Twenty-three years have I now spent in this country, each day bringing its joy or its sorrow, its light or its shade; with each year my interests widened, my understanding deepened; I knew where I was needed to help.

I am not going to talk of my country's institutions, of its politics, of names known to the world. Others have done this more cleverly than I ever could. I want only to speak of its soul, of its atmosphere, of its peasants and soldiers, of things that made me love this country, that made my heart beat with its heart.

I have moved amongst the most humble. I have entered their cottages, asked them questions, taken their new-born in my arms.

I talked their language awkwardly, making many a mistake; but, although a stranger, nowhere amongst the peasants did I meet with distrust or suspicion. They were ready to converse with me, ready to let me enter their cottages, and especially ready to speak of their woes. It is always of their woes that the poor have to relate, but these did it with singular dignity, speaking of death and misery with stoic resignation, counting the graves of their children as another would count the trees planted round his house.

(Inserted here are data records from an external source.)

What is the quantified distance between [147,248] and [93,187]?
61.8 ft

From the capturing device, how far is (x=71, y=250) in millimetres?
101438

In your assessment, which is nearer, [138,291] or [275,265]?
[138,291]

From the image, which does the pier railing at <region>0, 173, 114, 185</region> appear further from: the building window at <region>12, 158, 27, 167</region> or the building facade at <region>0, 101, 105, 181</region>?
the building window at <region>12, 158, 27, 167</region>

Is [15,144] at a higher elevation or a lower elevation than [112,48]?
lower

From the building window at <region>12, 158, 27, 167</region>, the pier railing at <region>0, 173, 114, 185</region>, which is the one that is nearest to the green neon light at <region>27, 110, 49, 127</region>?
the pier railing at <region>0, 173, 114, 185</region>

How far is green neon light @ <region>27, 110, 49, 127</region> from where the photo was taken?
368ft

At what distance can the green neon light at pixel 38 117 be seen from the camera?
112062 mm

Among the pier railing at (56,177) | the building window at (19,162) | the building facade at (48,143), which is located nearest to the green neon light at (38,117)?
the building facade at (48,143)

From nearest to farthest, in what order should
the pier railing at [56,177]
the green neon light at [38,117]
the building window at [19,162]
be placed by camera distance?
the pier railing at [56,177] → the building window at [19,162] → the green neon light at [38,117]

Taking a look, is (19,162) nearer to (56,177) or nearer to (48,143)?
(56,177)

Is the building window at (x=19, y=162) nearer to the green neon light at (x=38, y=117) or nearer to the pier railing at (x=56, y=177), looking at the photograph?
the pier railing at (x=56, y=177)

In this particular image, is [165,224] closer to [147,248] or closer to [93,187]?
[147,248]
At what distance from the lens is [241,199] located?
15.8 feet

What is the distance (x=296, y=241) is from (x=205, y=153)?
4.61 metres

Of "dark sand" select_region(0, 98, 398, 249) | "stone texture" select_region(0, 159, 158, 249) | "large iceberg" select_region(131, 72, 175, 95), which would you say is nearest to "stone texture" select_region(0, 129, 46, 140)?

They are poor, they are ignorant, these peasants. They are neglected and superstitious, but there is a grand nobility in their race. They are frugal and sober, their wants are few, their desires limited; but one great dream each man cherishes in the depth of his heart: he wishes to be a landowner, to possess the ground that he tills; he wishes to call it his own. This they one and all told me; it was the monotonous refrain of all their talk.